— RECORDS PROVIDED —
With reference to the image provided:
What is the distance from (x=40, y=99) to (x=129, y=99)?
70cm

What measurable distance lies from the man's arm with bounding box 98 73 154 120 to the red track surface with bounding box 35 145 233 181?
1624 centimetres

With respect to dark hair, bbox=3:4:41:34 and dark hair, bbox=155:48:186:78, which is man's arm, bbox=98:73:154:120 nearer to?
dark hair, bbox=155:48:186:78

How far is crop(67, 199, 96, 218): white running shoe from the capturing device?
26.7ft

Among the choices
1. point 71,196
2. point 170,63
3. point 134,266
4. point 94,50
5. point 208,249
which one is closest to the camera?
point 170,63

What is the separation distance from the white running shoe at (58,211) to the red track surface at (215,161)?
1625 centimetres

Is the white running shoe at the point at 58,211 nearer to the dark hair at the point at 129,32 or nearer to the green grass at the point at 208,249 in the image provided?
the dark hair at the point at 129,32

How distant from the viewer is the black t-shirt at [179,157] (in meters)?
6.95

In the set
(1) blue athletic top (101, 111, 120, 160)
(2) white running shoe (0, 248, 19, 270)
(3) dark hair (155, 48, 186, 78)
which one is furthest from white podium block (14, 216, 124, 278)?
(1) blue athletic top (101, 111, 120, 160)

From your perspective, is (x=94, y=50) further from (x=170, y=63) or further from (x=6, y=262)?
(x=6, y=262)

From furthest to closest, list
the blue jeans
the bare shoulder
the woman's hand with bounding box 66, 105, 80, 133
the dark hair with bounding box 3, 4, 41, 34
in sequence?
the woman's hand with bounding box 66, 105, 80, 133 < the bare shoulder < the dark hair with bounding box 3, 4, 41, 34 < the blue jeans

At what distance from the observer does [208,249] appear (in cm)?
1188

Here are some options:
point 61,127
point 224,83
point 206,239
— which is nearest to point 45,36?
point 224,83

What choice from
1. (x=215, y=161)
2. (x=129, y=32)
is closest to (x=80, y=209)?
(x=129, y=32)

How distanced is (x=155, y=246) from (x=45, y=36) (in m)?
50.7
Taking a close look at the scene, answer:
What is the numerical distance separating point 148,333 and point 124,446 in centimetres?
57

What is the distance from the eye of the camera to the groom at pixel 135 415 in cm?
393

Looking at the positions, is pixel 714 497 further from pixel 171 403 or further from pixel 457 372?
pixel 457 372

— BRIEF —
Set out every non-blank line of the listing above as a Markdown table with two columns, Row (a running number) and Line (the line itself), in the order the lines appear.

— TASK RESPONSE —
| Row | Line |
|---|---|
| 1 | With reference to the image provided: |
| 2 | What is the distance from (x=40, y=99) to (x=129, y=99)? |
| 3 | 70cm |
| 4 | What measurable distance lies from the man's arm with bounding box 98 73 154 120 to the red track surface with bounding box 35 145 233 181? |
| 5 | 1624 centimetres |
| 6 | With respect to dark hair, bbox=3:4:41:34 and dark hair, bbox=155:48:186:78, which is man's arm, bbox=98:73:154:120 nearer to? |
| 7 | dark hair, bbox=155:48:186:78 |
| 8 | How far is crop(67, 199, 96, 218): white running shoe from the capturing device? |
| 9 | 26.7ft |
| 10 | Among the choices |
| 11 | 1. point 71,196 |
| 12 | 2. point 170,63 |
| 13 | 3. point 134,266 |
| 14 | 4. point 94,50 |
| 15 | 5. point 208,249 |
| 16 | which one is closest to the camera? |
| 17 | point 170,63 |
| 18 | What is the separation distance from the white running shoe at (58,211) to the red track surface at (215,161)? |
| 19 | 1625 centimetres |
| 20 | Is the white running shoe at the point at 58,211 nearer to the dark hair at the point at 129,32 or nearer to the green grass at the point at 208,249 in the image provided? |
| 21 | the dark hair at the point at 129,32 |
| 22 | How distant from the viewer is the black t-shirt at [179,157] (in meters)? |
| 23 | 6.95 |
| 24 | In the set |
| 25 | (1) blue athletic top (101, 111, 120, 160) |
| 26 | (2) white running shoe (0, 248, 19, 270) |
| 27 | (3) dark hair (155, 48, 186, 78) |
| 28 | which one is furthest from white podium block (14, 216, 124, 278)? |
| 29 | (1) blue athletic top (101, 111, 120, 160) |
| 30 | From your perspective, is (x=94, y=50) further from (x=170, y=63) or further from (x=6, y=262)? |
| 31 | (x=6, y=262) |
| 32 | From furthest to closest, list |
| 33 | the blue jeans |
| 34 | the bare shoulder |
| 35 | the woman's hand with bounding box 66, 105, 80, 133 |
| 36 | the dark hair with bounding box 3, 4, 41, 34 |
| 37 | in sequence? |
| 38 | the woman's hand with bounding box 66, 105, 80, 133 < the bare shoulder < the dark hair with bounding box 3, 4, 41, 34 < the blue jeans |
| 39 | At what distance from the observer does [208,249] appear (in cm)? |
| 40 | 1188 |
| 41 | Here are some options: |
| 42 | point 61,127 |
| 43 | point 224,83 |
| 44 | point 206,239 |
| 45 | — which is nearest to point 45,36? |
| 46 | point 224,83 |
| 47 | What choice from |
| 48 | 1. (x=215, y=161) |
| 49 | 2. (x=129, y=32) |
| 50 | is closest to (x=80, y=209)? |
| 51 | (x=129, y=32) |
| 52 | How distanced is (x=155, y=246) from (x=45, y=36) (in m)? |
| 53 | 50.7 |
| 54 | Taking a close look at the scene, answer: |
| 55 | What is the numerical distance separating point 148,333 and point 124,446 in centimetres? |
| 56 | 57 |
| 57 | What is the distance from the eye of the camera to the groom at pixel 135 415 in cm? |
| 58 | 393 |
| 59 | Looking at the positions, is pixel 714 497 further from pixel 171 403 or further from pixel 457 372? |
| 60 | pixel 457 372 |